The Tragic Death Of AC/DC's Malcolm Young

When AC/DC founder and rhythm guitarist Malcolm Young died on November 18, 2017, the world lost a true rock and roll giant. Since 1973, Malcolm and his brother Angus had been united as the dual creative force behind the band that served up a seemingly endless supply of iconic rock staples like "Back In Black," "Highway to Hell," and "You Shook Me All Night Long." The 1980 album Back In Black has sold 25 million copies, per RIAA, and remains the United States' biggest selling hard rock album of all time. The band's success would have been impossible without Malcolm Young.
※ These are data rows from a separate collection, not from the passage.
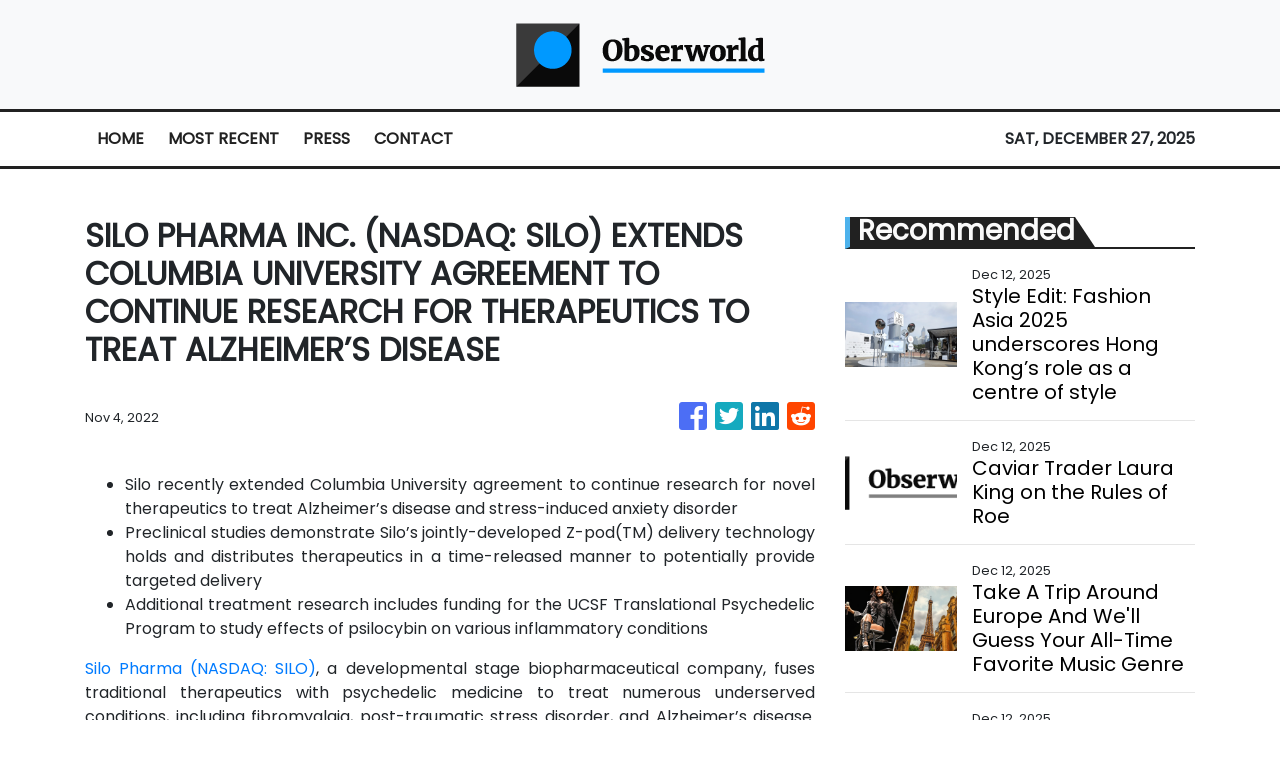

--- FILE ---
content_type: text/html
request_url: https://obserworld.com/news/silo-pharma-inc-nasdaq-silo-extends-columbia-university-agreement-to-continue-research-for-therapeutics-to-treat-alzheimers-disease/409836
body_size: 614
content:
<!DOCTYPE html>
<html lang="en">
  <head>
    <meta charset="utf-8" />
    <base href="/" />
    <meta name="viewport" content="width=device-width, initial-scale=1" />
    <link rel="icon" type="image/x-icon" href="favicon.ico" />

    <!-- Global site tag (gtag.js) - Google Analytics -->
    <script>
      (function (i, s, o, g, r, a, m) {
        i['GoogleAnalyticsObject'] = r;
        (i[r] =
          i[r] ||
          function () {
            (i[r].q = i[r].q || []).push(arguments);
          }),
          (i[r].l = 1 * new Date());
        (a = s.createElement(o)), (m = s.getElementsByTagName(o)[0]);
        a.async = 1;
        a.src = g;
        m.parentNode.insertBefore(a, m);
      })(window, document, 'script', 'https://www.google-analytics.com/analytics.js', 'ga');
      ga('create', 'UA-93857607-12', 'auto');
      ga('send', 'pageview');
    </script>
  <link rel="stylesheet" href="styles.3a96108f6486a3179e53.css"></head>

  <body>
    <app-root></app-root>
  <script src="runtime-es2015.ff9287fdaaef470b1772.js" type="module"></script><script src="runtime-es5.ff9287fdaaef470b1772.js" nomodule defer></script><script src="polyfills-es5.341d48ffc88eaeae911d.js" nomodule defer></script><script src="polyfills-es2015.95bb65e853d2781ac3bd.js" type="module"></script><script src="scripts.e8829ccd3ea7681ddc31.js" defer></script><script src="main-es2015.19b4d2976bd5489799d6.js" type="module"></script><script src="main-es5.19b4d2976bd5489799d6.js" nomodule defer></script></body>
</html>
In their collective statement upon his death, they called him "the driving force behind the band," as quoted in Rolling Stone, as well as "a perfectionist and a unique man" who "took great pride in all that he endeavored." Angus Young called their bond "unique and very special" and said his brother "leaves behind an enormous legacy that will live on forever."

When Malcolm left AC/DC in 2014 at the age of 61, his family confirmed that he had been living with dementia that had finally made it impossible for him to carry on with his band. Per Rolling Stone, the band had just recorded their first album without Malcolm. His nephew Stevie Young had filled in on his guitar parts in the then-new AC/DC album Rock or Bust and would be joining the band on their 2015 world tour. 

'The embodiment of rock itself'

Despite many years in the spotlight, Malcolm Young was down-to-earth and practical. His first job had been in a bra factory at the age of 15. He told Rolling Stone in 2008 that he'd never felt like a pop star, calling his role in AC/DC "a nine-to-five sort of gig. It comes from working in the factories, that world. You don't forget it."

His role in the band was one of calm strength and steadiness; Rolling Stone described him as "a compact pillar of rhythm guitar next to the drum riser, while his brother eats up the spot­light." Malcolm's no-nonsense approach to life was evident on stage and off. After the band finished the 1988 album Blow Up Your Video, the longtime heavy drinker "abruptly decided to quit drinking and left the band for sev­eral months." He reportedly stayed sober for the rest of his life.

Tributes poured in from fellow rock royalty upon Young's death, reported Rolling Stone. Guns N' Roses' Slash called him "one of the best ever rhythm guitarists in Rock n Roll." Heart's Nancy Wilson declared him "the embodiment of rock itself" and praised his "simple solid guitar truth that taught us all about the 'less is more ethic.'" Foo Fighters' Dave Grohl remembered watching a live AC/DC performance as a child as "the first time I lost control to music. The first time I wanted to be in a band." Not bad for "a nine-to-five sort of gig."